There are tons of people who take medicines for a wide arrange of ailments, you will be hard pressed to find someone who hasn’t take some sort of medicine at some point. Some people take their medicine(s) from the bottles they are in, some use the daily or weekly pill boxes. But to be looking at your medicine and just think… “I could easily just take these all” and “how many mg of these altogether would kill me or would I just pass out and be sick” or “between this and that medicine, if I took them all I could end things” or “if I took everything, would my body automatically try to save myself or would I have a painful death here by myself regretting what I did? But why am I thinking this? Because I am messed up” … is a terrible and exhausting thing.

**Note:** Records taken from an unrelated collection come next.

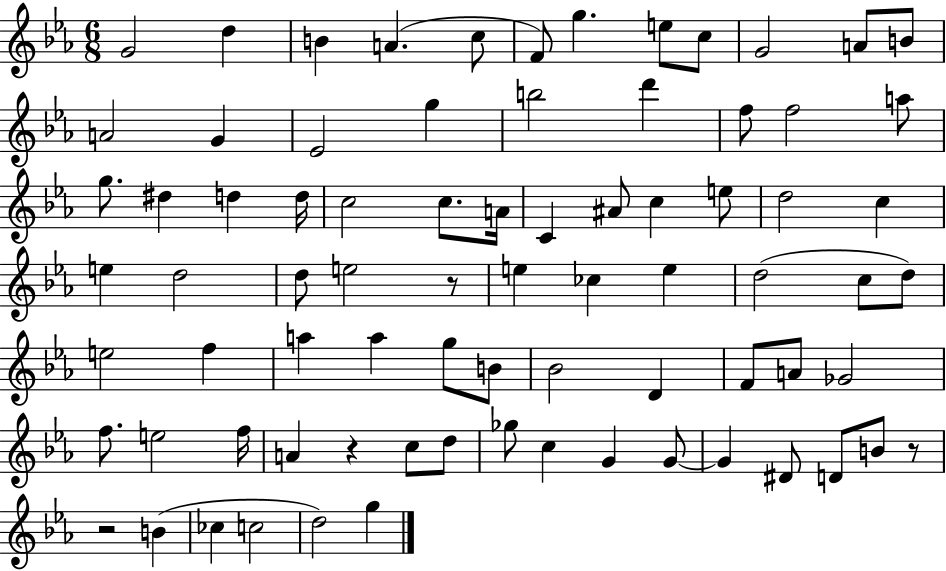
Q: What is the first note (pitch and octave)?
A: G4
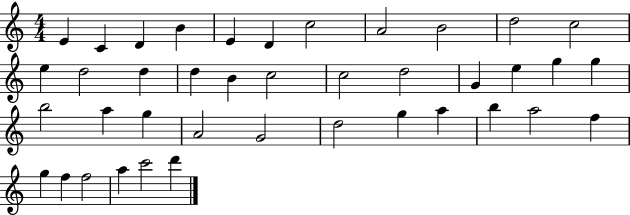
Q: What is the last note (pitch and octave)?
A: D6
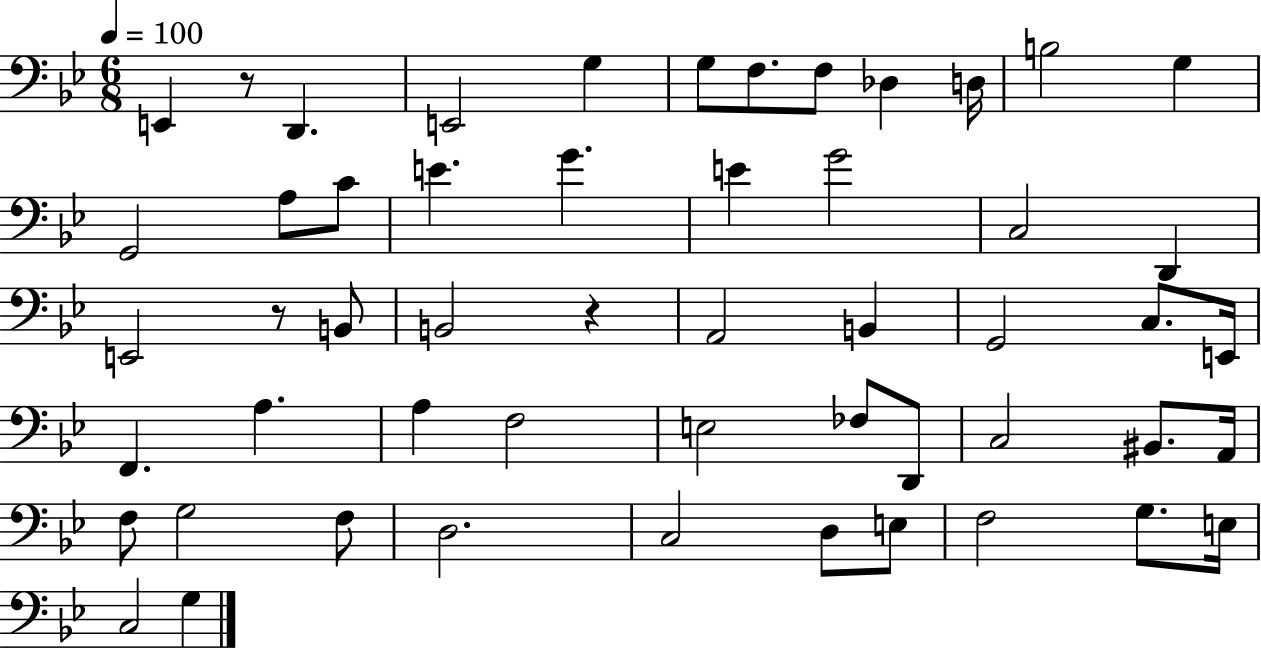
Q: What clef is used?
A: bass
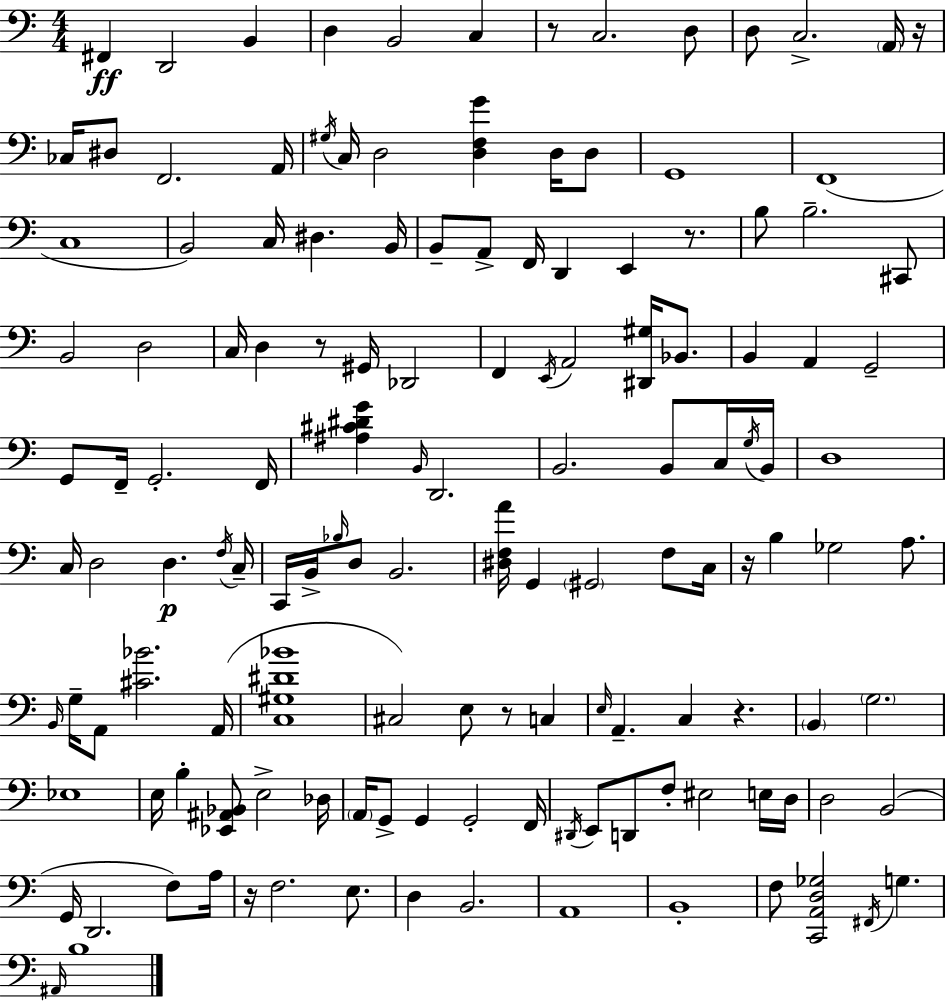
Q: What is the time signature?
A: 4/4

I’m really working on turning those negative cognitions around to be more accurate, to not use the “I’m messed up” or “fucked up” terminology on myself. I will keep fighting the suicidal thoughts and urges that come up. I will continue to try to let the thoughts that I have while viewing my medicines pass on without thinking too much. Thankfully when it comes to some aspects of mental illness it is the actions that have the negative outcomes more than the thoughts and urges. I’ll continue on another night, another day. 0311.